I recently received an email from a local pastor asking if I would consider participating in a panel interview during a church service concerning manhood. I was looking forward to discussing the measures of being a man: How much money you make, how much weight you can lift, how many beers you can chug, how many pieces of meat you can cram down your esophagus, how many women you can sleep with, etc. Oh wait…it wasn’t GQ asking for the interview. Considering the inquiring party, I could pretty much go out on a limb and presume these were not the things we would be talking about.
In order to prepare, I honed in on the church’s current message series which focused around key attributes that separate men from boys, including:
Men work towards a vision for their life. Boys live one day at a time.
Men take a minority position. Boys need to be in the majority.
Men are protectors. Boys are predators.
As I processed through each characteristic, I started to brainstorm what I would say. I didn’t have a clue where to start in light of the confidence killer that immobilization from paralysis can be. It was eye-opening to realize that I needed to reevaluate where my confidence as a man was coming from.
The biggest area that I have found myself consistently wrestling with over the past few years in terms of my masculinity has been my inability to physically protect anyone, let alone defend myself. How am I possibly able to do this with legs that cannot run, jump, or kick? How can I legitimately protect anyone with arms that cannot hold, push, or punch? What am I supposed to do in public in the case of an imminent threat to my girlfriend or sister? I had to swallow the reality that the only one that would be doing any protecting was the person I was with. “I am 25-year-old male, and my little sister is my bodyguard.” That sure sounds manly.
For the longest time I bought into the illusion that I was unable to be a protector because of my physical limitations. However, as I was questioning my qualifications, the obvious reality set in that while I can’t physically protect women around me, a situation has never actually come up in which I have had to. The more I thought about it, that situation never arose before I got hurt either. In terms of the protection of women, I’m realizing a musclebound physique is not a prerequisite for manhood.
Instead, I can look to the example of Jesus, the ultimate God-Man. He wasn’t a sissy who pet sheep in the field all day, he was a man who stood up for the truth that he came to tell even if when it meant he would get murdered for it. This manliness also extended into being a protector, and yet he never had to resort to physical action to protect women. He wasn’t beating up guys in alleys and he still managed to perfect the protection of women. His good friends like Mary and Martha, along with the prostitutes he befriended, could count on him to talk to them and listen to them and they trusted that he didn’t have an agenda that included using them for his physical desires.
Reflecting on this and seeing Jesus’s example is an encouraging reminder and confidence booster that my manhood is not defined by whether or not I can be an imposing physical presence ready to fight at a moment’s notice. I can’t hold the door open, but I can be intentional about encouraging someone. I can’t bench press 300 pounds anymore (I guess I could never do that), but I can be a listening ear. I can’t plant my fist in a predator’s jugular, but I can be a safe place for someone to talk, feel cared for, and feel protected in a way that a physical presence never could.

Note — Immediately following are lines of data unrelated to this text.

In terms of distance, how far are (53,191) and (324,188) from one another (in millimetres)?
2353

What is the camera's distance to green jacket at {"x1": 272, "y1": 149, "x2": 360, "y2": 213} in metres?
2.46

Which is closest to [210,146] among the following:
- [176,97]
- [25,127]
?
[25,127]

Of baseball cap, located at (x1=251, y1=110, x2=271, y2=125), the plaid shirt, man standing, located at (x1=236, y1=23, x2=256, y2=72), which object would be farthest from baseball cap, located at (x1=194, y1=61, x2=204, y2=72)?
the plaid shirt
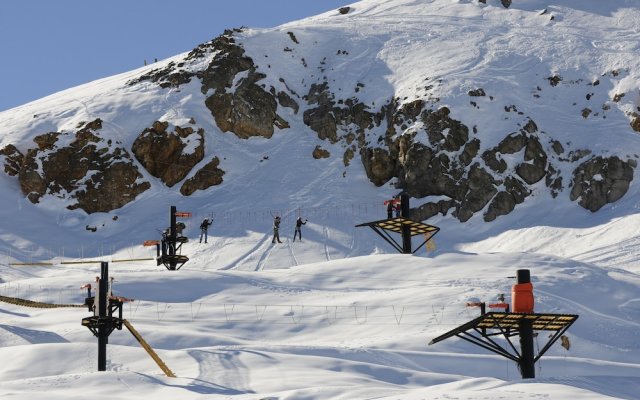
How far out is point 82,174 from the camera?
268 feet

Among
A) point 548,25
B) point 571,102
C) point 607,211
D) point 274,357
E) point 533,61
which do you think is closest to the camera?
point 274,357

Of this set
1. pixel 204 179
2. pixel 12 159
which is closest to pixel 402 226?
pixel 204 179

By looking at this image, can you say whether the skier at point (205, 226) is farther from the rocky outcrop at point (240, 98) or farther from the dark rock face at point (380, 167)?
the rocky outcrop at point (240, 98)

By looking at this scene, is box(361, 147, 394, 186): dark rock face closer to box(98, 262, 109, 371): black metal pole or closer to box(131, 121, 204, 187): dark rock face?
box(131, 121, 204, 187): dark rock face

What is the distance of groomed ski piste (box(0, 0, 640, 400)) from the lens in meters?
33.6

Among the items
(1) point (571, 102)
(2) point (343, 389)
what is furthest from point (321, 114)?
(2) point (343, 389)

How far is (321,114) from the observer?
8794 centimetres

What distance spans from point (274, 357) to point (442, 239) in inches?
1395

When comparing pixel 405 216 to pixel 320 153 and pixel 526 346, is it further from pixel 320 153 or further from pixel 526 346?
pixel 320 153

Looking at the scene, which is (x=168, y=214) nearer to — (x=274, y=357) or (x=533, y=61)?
(x=533, y=61)

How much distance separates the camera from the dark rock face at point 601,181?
70.2 metres

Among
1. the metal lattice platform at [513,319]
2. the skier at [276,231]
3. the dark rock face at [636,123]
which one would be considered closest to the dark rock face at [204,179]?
the skier at [276,231]

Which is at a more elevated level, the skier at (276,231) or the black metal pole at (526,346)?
the skier at (276,231)

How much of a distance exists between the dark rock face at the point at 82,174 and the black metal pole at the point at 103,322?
44.6m
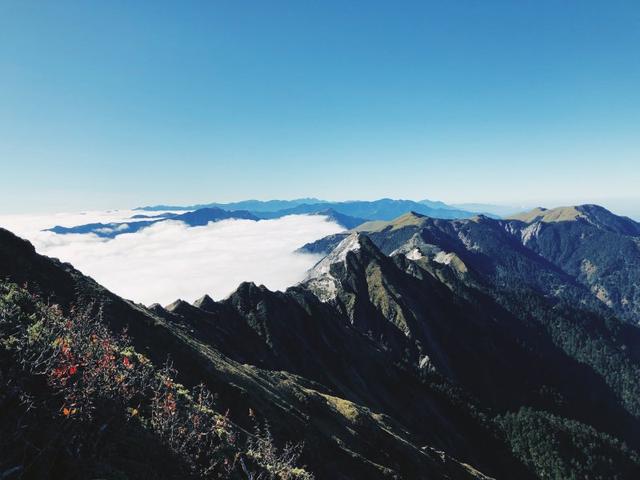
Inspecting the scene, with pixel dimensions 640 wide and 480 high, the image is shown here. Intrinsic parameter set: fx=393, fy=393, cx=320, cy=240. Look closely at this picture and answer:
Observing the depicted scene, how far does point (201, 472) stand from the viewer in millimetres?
25781

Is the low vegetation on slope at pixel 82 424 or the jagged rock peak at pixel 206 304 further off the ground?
the low vegetation on slope at pixel 82 424

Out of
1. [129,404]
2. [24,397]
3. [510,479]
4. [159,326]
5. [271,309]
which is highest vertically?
[24,397]

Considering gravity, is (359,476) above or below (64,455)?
below

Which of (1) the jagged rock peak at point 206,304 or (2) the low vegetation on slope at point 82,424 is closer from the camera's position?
(2) the low vegetation on slope at point 82,424

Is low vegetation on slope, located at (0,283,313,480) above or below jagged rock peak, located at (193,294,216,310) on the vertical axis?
above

This by no means should imply that I’ve mastered it. I am a broken human being and I will inevitably fall short in each of these areas at some point. I may have a moment of passivity. I may cower and want to side with the majority. I may lose sight of the vision I am working towards and experience moments of shortsightedness. I may be a man, but I’m not the perfect man. There is only one who is, “the God-Man, 100% masculinity” as the song below puts it. Looking to His example, I can grow in each area that is deficient and become the man God has created me to be.
Men, let’s get it together. There are generations ahead of us that are counting on us.